AWP Thursday: The Bookfair and Spiegelman
The most striking thing about AWP is the simple fact of having so many writers in one place. For one long weekend 8,000 or so lonely souls come together in a really nice hotel to talk about the minutiae of their craft, geek out over ekphrasis, and do their best to schmooze with the editor of their favorite lit mag. Perhaps it’s like any other conference, and only the panels and the minutiae are different, but it feels profound to have so many people used to working in relative solitude and obscurity come together in one place.
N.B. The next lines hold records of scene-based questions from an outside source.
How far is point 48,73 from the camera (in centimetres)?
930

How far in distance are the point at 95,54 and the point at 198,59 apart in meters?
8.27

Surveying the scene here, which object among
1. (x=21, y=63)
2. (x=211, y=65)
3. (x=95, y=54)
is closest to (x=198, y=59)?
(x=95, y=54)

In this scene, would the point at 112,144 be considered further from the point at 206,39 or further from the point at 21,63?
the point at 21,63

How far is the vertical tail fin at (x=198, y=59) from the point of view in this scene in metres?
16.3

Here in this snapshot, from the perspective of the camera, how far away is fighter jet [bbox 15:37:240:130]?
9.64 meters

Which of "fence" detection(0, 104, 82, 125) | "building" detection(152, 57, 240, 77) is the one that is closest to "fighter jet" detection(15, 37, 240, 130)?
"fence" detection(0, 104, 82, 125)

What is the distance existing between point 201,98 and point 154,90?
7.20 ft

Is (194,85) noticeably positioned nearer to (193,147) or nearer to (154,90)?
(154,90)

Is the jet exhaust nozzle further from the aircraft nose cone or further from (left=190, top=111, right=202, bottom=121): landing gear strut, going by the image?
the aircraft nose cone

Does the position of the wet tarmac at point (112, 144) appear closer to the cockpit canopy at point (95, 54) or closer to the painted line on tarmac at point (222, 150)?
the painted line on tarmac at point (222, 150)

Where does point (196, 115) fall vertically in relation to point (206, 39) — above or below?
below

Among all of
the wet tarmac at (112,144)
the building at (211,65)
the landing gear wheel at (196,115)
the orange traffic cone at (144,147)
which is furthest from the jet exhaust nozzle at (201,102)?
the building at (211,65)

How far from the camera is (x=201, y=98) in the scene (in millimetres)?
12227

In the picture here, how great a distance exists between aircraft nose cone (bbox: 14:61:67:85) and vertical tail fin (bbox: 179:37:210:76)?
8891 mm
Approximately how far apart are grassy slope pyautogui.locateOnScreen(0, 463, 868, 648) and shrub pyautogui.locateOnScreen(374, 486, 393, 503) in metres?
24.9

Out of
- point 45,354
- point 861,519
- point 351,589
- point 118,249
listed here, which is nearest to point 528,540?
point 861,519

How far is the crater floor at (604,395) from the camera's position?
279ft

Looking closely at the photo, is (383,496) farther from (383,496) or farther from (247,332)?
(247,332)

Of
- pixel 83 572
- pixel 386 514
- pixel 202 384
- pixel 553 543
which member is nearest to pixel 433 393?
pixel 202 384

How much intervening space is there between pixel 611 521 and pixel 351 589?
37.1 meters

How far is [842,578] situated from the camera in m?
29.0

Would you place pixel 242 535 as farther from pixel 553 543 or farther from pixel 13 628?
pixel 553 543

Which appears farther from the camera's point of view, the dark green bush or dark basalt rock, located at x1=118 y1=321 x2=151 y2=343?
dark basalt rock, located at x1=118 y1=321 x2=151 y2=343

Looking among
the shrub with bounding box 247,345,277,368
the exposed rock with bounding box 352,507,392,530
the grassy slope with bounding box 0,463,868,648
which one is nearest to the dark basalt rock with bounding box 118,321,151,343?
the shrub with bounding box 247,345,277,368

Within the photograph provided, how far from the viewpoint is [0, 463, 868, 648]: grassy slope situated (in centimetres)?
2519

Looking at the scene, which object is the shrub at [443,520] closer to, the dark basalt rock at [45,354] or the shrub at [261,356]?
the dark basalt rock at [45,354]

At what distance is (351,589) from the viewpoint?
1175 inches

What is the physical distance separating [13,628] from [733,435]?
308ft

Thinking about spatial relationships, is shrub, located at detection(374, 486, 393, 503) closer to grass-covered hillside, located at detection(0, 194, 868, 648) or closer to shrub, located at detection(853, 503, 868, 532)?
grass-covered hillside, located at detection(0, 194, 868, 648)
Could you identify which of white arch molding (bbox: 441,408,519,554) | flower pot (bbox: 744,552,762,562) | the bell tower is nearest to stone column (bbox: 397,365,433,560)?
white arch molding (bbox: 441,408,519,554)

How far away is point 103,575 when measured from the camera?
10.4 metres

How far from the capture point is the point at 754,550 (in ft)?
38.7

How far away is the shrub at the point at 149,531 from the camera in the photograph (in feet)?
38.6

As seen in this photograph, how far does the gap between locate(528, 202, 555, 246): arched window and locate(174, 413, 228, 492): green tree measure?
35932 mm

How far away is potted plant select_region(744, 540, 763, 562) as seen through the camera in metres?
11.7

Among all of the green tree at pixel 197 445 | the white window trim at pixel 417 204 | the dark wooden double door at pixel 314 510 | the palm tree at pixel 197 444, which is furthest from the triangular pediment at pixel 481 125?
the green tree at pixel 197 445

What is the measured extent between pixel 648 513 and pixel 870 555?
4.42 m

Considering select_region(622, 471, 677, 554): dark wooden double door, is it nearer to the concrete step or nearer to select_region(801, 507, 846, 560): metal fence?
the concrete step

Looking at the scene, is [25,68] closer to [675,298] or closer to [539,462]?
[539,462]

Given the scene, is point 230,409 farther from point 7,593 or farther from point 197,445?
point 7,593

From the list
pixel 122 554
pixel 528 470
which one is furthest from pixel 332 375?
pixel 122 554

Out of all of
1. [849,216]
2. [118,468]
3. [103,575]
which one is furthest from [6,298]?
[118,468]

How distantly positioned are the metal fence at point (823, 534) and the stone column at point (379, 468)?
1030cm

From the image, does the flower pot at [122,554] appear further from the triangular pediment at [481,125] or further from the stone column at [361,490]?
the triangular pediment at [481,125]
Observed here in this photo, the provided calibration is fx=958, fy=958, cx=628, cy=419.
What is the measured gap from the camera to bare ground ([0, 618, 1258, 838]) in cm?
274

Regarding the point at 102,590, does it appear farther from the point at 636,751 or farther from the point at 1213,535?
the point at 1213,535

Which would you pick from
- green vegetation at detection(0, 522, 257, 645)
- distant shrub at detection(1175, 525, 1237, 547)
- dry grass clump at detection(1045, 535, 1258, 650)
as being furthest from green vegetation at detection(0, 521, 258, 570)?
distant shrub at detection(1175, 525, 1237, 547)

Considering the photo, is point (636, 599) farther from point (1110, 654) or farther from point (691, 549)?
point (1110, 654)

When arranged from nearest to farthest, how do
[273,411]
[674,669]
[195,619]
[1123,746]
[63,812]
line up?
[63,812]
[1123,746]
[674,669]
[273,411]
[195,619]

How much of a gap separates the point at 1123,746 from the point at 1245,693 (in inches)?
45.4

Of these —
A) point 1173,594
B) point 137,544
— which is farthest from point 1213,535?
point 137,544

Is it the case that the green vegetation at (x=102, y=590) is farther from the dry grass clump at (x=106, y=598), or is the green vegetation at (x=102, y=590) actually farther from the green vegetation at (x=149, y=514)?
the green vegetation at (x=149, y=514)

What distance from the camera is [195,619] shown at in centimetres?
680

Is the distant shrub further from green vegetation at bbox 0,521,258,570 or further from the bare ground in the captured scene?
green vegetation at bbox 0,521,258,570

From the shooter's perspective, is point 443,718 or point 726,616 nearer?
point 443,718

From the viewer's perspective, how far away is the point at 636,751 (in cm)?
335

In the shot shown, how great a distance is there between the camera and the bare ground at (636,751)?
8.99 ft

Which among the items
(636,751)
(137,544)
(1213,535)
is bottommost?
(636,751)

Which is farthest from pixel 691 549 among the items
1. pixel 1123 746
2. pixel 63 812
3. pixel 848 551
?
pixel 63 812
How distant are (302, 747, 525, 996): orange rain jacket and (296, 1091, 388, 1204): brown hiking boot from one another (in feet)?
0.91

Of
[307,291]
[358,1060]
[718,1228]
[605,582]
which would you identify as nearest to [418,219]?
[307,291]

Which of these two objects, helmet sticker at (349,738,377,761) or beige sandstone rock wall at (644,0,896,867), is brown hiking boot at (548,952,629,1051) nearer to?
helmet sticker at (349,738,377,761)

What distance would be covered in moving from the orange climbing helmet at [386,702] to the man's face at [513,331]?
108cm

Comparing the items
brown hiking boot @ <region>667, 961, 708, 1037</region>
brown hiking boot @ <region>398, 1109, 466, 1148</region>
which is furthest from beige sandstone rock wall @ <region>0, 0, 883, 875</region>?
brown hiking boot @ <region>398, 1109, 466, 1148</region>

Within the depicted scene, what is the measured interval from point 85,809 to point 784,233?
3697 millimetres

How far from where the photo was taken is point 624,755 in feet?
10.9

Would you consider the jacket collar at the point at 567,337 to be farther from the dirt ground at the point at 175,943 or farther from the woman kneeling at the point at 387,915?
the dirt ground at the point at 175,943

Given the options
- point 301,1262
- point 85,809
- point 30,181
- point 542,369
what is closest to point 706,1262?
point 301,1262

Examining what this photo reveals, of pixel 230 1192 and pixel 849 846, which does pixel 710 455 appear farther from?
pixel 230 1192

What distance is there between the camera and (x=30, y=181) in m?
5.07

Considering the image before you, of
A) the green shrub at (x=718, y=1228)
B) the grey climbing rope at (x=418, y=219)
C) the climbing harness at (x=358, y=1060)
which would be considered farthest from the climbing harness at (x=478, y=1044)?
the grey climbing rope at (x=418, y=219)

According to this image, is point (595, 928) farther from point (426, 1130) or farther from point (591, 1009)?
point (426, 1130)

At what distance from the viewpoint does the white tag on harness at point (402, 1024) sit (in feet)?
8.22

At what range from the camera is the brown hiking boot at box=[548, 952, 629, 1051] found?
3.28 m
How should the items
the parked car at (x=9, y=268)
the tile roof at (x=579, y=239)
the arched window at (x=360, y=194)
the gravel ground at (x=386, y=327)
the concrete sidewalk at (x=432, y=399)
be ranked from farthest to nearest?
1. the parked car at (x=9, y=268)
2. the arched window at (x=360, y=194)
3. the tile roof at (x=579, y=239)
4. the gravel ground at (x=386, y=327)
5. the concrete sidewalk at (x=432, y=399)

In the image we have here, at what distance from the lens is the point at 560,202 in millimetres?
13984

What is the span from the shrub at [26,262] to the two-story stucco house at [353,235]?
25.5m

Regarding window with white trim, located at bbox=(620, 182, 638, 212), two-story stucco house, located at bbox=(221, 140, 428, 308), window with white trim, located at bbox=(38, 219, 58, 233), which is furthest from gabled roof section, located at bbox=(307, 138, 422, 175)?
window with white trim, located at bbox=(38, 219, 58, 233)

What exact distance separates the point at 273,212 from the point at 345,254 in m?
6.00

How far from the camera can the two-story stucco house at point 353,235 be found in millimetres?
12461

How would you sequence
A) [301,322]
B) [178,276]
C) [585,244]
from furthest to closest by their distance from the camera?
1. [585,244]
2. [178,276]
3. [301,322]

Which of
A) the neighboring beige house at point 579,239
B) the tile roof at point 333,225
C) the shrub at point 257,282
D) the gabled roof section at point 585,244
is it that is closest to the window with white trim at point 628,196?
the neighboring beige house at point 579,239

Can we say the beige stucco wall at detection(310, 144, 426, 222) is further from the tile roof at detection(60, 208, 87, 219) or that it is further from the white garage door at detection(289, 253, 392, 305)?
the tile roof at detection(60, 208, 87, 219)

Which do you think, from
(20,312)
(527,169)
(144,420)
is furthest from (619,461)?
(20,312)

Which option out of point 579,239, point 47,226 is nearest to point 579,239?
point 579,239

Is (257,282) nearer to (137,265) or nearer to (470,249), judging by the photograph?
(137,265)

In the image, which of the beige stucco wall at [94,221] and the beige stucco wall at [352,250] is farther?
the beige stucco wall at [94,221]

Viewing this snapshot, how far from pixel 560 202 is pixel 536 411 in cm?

Nowhere is this more apparent than the Bookfair. Housed in the lower level of the Hilton Chicago, the Bookfair is comprised of four massive exhibition halls, all of them stacked with representatives of literary magazines, publishing houses, MFA programs, writers’ organizations, and the like. It’s kind of like a human slush pile in reverse. After the guard inspects your badge to make sure you aren’t some yahoo sneaking in off the street, you descend into a sea of tables and banners, stickers and sample copies. It took a bit more than two hours for my friend Jonah and I to tour the entire place and we only stopped a few times to schmooze with editors. You could easily spend all day there. And in fact, I spoke to someone who did just that, from 9:00 AM to 5:00 PM, going from table to table trying to get a sense of the lit mag landscape.
After maxing out on the Bookfair, I headed upstairs to the panels, which seem to be the meat of the conference. “Is There Balm in Cyberspace?” a panel about online creative writing classes, was a bit boring, though in retrospect I’m not sure what I expected. Any disappointments, however, were washed away by the University of Michigan alumni reading I attended next. The reading featured the always great Rattawut Lapcharoensap (reading a story inspired by Leonard Michaels), as well as Jason Bredle, Nami Mun, Tung-Hui Hu, and Patrick O’Keeffe.
I have to admit I was not expecting much from the evening’s keynote. I read Maus in high school and I like comix as much as the next guy but, I thought, what is Art Speigelman going to talk about for an hour and a half? It turns out he has a lot to say, about the history of comix and his role in their development. Although he sped through his presentation and skipped over a few slides, he is quite an entertaining guy, telling a story about chastising Paul Auster and Don DeLillo for not paying attention to their book boards. But the line of the night (about reading online) was probably: “When I’m on the web I’m always one click away from Porn Tube or The Huffington Post, depending on my mood.”